Spatial reasoning dataset excerpts
>>
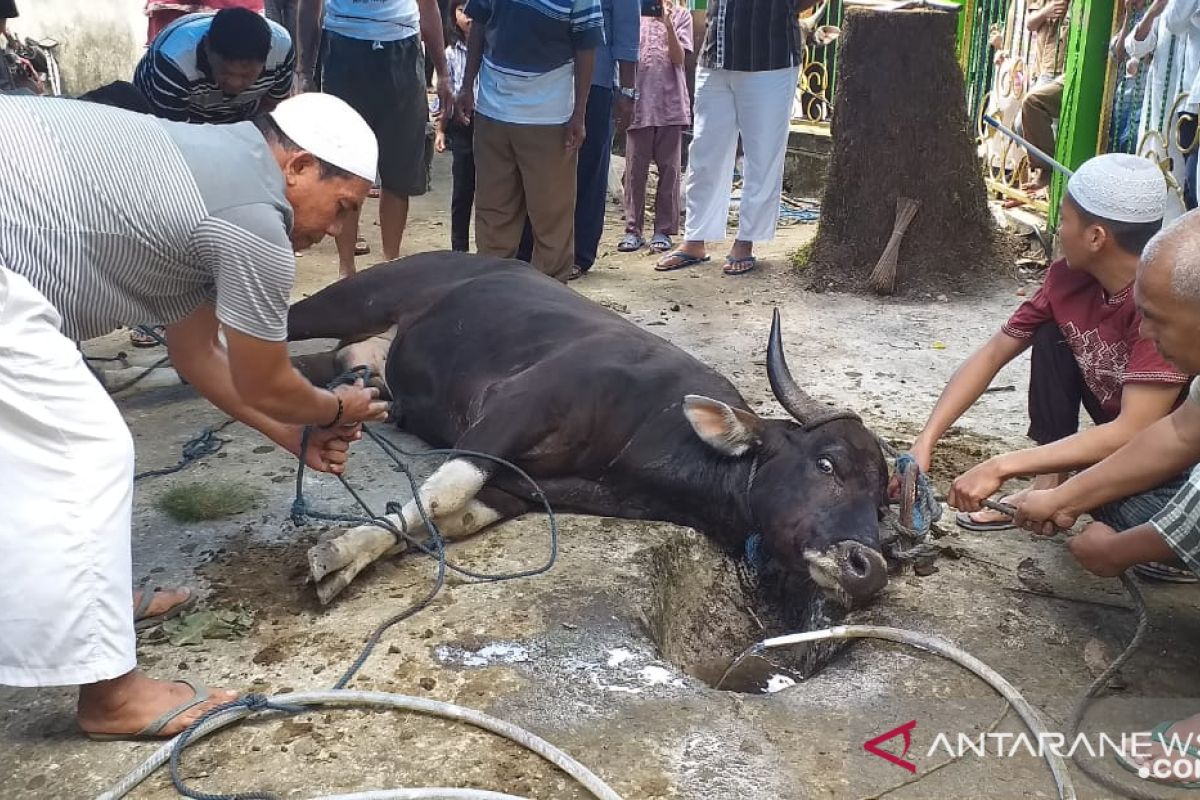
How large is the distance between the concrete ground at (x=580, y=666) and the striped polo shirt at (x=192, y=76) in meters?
1.46

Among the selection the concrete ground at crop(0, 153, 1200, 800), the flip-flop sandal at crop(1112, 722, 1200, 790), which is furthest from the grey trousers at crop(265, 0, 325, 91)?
the flip-flop sandal at crop(1112, 722, 1200, 790)

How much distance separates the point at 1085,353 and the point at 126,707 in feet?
10.7

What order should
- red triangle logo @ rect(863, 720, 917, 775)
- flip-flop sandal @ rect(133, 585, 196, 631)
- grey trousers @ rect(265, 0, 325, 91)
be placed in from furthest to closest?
1. grey trousers @ rect(265, 0, 325, 91)
2. flip-flop sandal @ rect(133, 585, 196, 631)
3. red triangle logo @ rect(863, 720, 917, 775)

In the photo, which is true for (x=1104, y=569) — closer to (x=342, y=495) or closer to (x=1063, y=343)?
(x=1063, y=343)

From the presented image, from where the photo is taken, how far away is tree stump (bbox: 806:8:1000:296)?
25.3 feet

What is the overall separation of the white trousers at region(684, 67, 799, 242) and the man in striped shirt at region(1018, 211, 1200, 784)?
16.3 ft

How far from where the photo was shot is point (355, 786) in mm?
2758

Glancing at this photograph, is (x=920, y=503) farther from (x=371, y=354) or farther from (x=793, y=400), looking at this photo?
(x=371, y=354)

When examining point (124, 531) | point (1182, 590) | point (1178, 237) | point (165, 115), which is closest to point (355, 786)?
point (124, 531)

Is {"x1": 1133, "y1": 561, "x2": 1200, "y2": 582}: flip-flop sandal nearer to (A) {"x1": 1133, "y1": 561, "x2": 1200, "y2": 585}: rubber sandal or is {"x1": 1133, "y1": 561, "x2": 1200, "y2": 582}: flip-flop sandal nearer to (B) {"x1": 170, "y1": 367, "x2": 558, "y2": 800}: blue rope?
(A) {"x1": 1133, "y1": 561, "x2": 1200, "y2": 585}: rubber sandal

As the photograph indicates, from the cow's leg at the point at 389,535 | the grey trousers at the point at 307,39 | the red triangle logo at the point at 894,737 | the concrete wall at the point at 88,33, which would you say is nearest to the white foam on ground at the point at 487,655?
the cow's leg at the point at 389,535

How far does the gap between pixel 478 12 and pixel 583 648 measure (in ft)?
15.6

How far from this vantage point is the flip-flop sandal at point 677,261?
8.50 meters

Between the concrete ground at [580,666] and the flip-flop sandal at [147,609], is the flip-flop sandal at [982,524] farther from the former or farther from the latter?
the flip-flop sandal at [147,609]
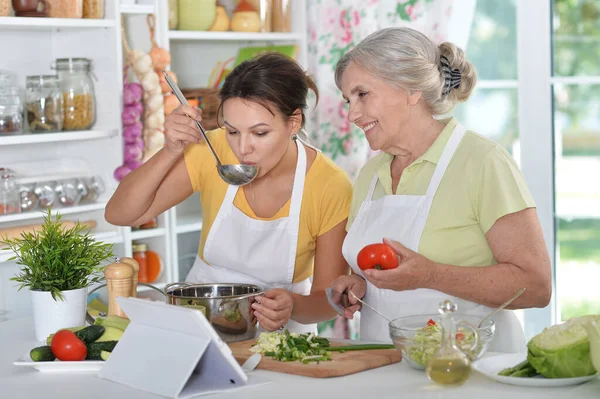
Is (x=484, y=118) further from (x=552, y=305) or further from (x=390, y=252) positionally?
(x=390, y=252)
<<
— The request —
Can you reproduce the data word for word, from the line containing "nearer to (A)" through the final line of the data, omitting the pictures?

— The output —
Is {"x1": 1133, "y1": 561, "x2": 1200, "y2": 582}: flip-flop sandal nearer to (A) {"x1": 1133, "y1": 561, "x2": 1200, "y2": 585}: rubber sandal or is {"x1": 1133, "y1": 561, "x2": 1200, "y2": 582}: flip-flop sandal nearer to (B) {"x1": 170, "y1": 367, "x2": 558, "y2": 800}: blue rope?
(A) {"x1": 1133, "y1": 561, "x2": 1200, "y2": 585}: rubber sandal

As the photograph indicates, from the cow's leg at the point at 389,535 | the grey trousers at the point at 307,39 | the red triangle logo at the point at 894,737 | the concrete wall at the point at 88,33, which would you say is nearest to the white foam on ground at the point at 487,655?
the cow's leg at the point at 389,535

How far does the gap between pixel 478 12 and pixel 583 648 measure (in ft)?
15.6

How far from this vantage point is the flip-flop sandal at point 677,261?
8.50 meters

Between the concrete ground at [580,666] and the flip-flop sandal at [147,609], is the flip-flop sandal at [982,524] farther from the former or farther from the latter?
the flip-flop sandal at [147,609]
Is (x=484, y=118) further from (x=552, y=305) or further from (x=390, y=252) positionally?
(x=390, y=252)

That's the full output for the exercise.